Il libro. Riscopriamo negli Appennini la nostra “patria in salita”: fisica e spirituale
Prima ancora di essere un’area delimitata da un perimetro politico, la nostra patria è un luogo dell’anima. La si ritrova elevandosi, in senso fisico e spirituale. È uno spazio che si estende verso l’alto, come afferma in modo molto evocativo Gian Luca Diamanti, autore del libro “Una patria in salita. Dèi e meraviglie in Appennino” (Rudis edizioni, 2024).

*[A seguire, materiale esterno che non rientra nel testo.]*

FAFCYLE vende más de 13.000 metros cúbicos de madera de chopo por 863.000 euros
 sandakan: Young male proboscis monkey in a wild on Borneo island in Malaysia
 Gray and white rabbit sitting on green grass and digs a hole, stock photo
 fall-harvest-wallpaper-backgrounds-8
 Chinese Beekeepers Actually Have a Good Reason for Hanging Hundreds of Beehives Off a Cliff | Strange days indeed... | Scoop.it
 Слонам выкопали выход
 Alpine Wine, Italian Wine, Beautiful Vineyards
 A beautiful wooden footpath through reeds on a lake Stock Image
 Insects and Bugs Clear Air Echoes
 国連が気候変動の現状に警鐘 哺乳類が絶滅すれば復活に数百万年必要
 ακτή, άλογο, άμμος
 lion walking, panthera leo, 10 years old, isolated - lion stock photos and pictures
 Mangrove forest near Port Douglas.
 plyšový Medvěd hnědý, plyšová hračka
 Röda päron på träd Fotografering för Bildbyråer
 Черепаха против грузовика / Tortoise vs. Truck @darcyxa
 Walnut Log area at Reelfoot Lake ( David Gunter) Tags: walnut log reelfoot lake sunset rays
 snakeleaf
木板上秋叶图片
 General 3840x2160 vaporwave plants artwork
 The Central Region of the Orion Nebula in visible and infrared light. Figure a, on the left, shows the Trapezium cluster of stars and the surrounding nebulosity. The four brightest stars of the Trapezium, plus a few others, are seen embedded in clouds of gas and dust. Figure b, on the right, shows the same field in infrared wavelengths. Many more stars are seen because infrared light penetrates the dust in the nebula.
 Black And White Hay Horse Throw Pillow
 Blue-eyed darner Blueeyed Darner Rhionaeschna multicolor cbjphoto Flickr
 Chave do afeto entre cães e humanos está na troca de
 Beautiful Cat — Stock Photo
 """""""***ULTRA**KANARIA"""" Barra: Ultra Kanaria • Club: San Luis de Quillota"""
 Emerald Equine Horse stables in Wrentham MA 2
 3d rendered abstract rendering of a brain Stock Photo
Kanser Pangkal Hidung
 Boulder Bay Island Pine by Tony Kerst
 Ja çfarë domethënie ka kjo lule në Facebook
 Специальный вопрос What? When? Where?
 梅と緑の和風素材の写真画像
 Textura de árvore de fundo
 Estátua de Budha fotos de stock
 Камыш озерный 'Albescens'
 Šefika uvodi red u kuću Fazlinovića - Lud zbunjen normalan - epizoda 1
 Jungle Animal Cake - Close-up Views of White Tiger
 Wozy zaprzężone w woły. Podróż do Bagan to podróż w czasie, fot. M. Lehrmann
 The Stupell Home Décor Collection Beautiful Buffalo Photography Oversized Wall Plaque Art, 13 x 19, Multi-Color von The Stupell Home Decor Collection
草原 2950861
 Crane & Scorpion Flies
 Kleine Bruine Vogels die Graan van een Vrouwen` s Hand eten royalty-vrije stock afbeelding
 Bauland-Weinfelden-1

La colonna vertebrale dell’Italia
Una raccolta di scritti, la sua, che ci accompagna idealmente e con stile raffinato alla ricerca delle nostre radici tra i borghi, i boschi, le tradizioni e le cime degli Appennini, una colonna vertebrale che attraversa l’Italia e ne conserva un recondito senso d’appartenenza dalle mistiche venature. È qui, lontano dalle distrazioni metropolitane, che ci attende il Genius loci, pronto a indicarci la via verso la conoscenza di ciò che ci precede e ci completa. Non saremmo noi stessi, del resto, se non ci avessero segnato la strada popoli che oggi ci appaiono distanti, selvaggi rispetto ai criteri moderni, eppure intrisi di una cultura compiuta in quanto orientata alla verticalità. Pastori, contadini, cafoni, briganti: siamo figli di uomini e donne strettamente legati alla terra, ma con la fronte sempre rivolta al firmamento e con gli occhi puntati verso l’orizzonte. Figli, ci ricorda l’autore del libro, “di chi in quell’orizzonte fatto di profili di montagne che si rincorrono, di nuvole, di cielo, di verde, blu e azzurro, riesce a scorgere la bellezza attraverso la quale porre rimedio alla sofferenza e a trovarne un senso; di chi è ancora capace di intravedervi il volto misterioso degli dèi, il futuro oltre la miseria e le ricchezze, oltre i terremoti e le epidemie, oltre gli oggetti e il proprio io”. Ritrovarsi in questa linea di continuità con chi ci ha preceduti, allora, è non solo un atto di ribellione all’anonimato globalista, ma anche un antidoto al tedio urbano e alle crisi esistenziali.
L’insegnamento del libro
Precisazione necessaria: compito di chi ascende è saper poi discendere. Ecco dunque l’insegnamento più prezioso del libro di Diamanti: vivere l’Appennino è un modus vivendi che sopravanza il qui e ora del viaggio per sedimentarsi nel profondo dell’anima. Per visitare la nostra “patria in salita” ci addentriamo nelle selve, scaliamo le vette, contempliamo i silenzi e ci lasciamo affascinare dai misteri. Ma per farlo dobbiamo imparare prima a praticare la frugalità e la continenza, a rispettare la sacralità, a curare mente e corpo, ad apprezzare la fatica, immancabile compagna d’ogni escursione. È in questi valori che possiamo riconoscere l’impronta arcaica dei popoli italici. La quale è ancora utile, anzi essenziale. Perché l’Italia si erge dinnanzi alle sfide della contemporaneità, soltanto quando si regge alla sua colonna vertebrale appenninica.